Problem requirements> Pictures left aside, return the lines below exactly, from the one with "the-beast-of-lycan-isle-collectors-edition-screenshot3" to the end, including both ends.

:: Given data

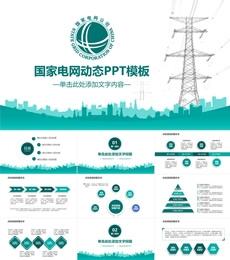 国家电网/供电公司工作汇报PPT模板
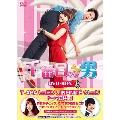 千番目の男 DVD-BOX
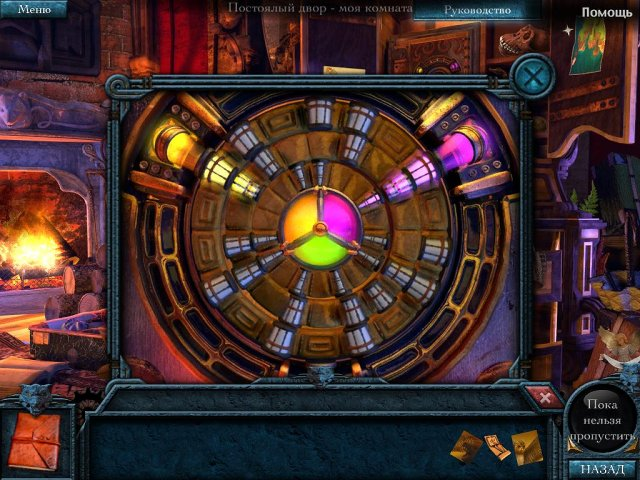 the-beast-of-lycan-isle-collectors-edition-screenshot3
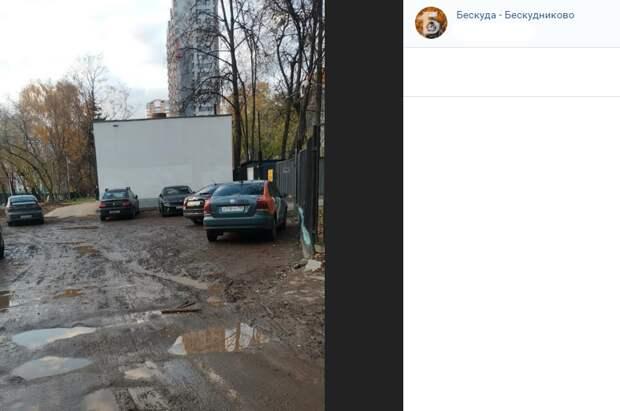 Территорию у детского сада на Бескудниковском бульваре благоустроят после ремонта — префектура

::::

Reply>
 the-beast-of-lycan-isle-collectors-edition-screenshot3
 Территорию у детского сада на Бескудниковском бульваре благоустроят после ремонта — префектура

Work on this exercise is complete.